This publication is an outcome of a strategic conversation about the future of higher education in the region. It is intended to serve as an input into the process of defining a future vision for its development. It reports on two interesting developments flowing from the scenario-building workshop.
Firstly, the publication explores the requirements and policy implications for significantly scaling up higher education in the region by modelling a base, optimistic and normative scenario for enrolment growth in higher education in SADC. The modelling exercise, undertaken by the Frederick S. Pardee Center for International Futures, reveals that the region has consistently outperformed sub-Saharan Africa (SSA) as a whole, but that SADC still lags behind most other regions of the world in secondary and tertiary enrolment. Enrolment in tertiary education underwent a massive amount of growth, but because this was off a low base, total enrolment in SADC only increased from .17% in 1960 to 6.3% in 2010. SADC spending on education is very close to what the high-income economies spend and well above the amount spent by the developing countries combined. Despite these efforts, it was found that SADC would be unable to achieving the current global average of 30% tertiary participation by 2025, even in a highly optimistic scenario in which SADC enjoys a period of low population growth, high economic growth and high education spending. It is argued that this gap can, however, be closed with good education policies sustained over a long period of time.
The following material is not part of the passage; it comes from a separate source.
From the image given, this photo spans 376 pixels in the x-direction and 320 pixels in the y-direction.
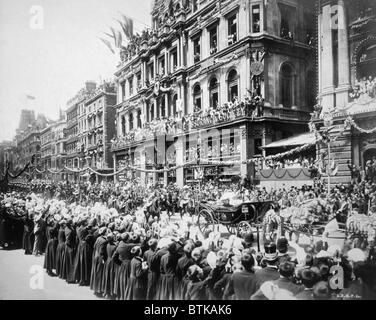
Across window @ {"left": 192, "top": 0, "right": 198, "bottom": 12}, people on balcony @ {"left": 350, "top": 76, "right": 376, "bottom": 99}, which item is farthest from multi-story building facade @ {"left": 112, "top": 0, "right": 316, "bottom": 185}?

Secondly, the publication reports on the outcomes of the scenario-planning workshop. Participants at the workshop identified technological change and human capability as the primary factors underlying, structuring and shaping the higher education sector in SADC. Four scenarios were formulated in which these factors impacted the future in different ways. At the same time, participants mapped the findings of the scenarios against the thematic priorities for higher education development identified by SARUA.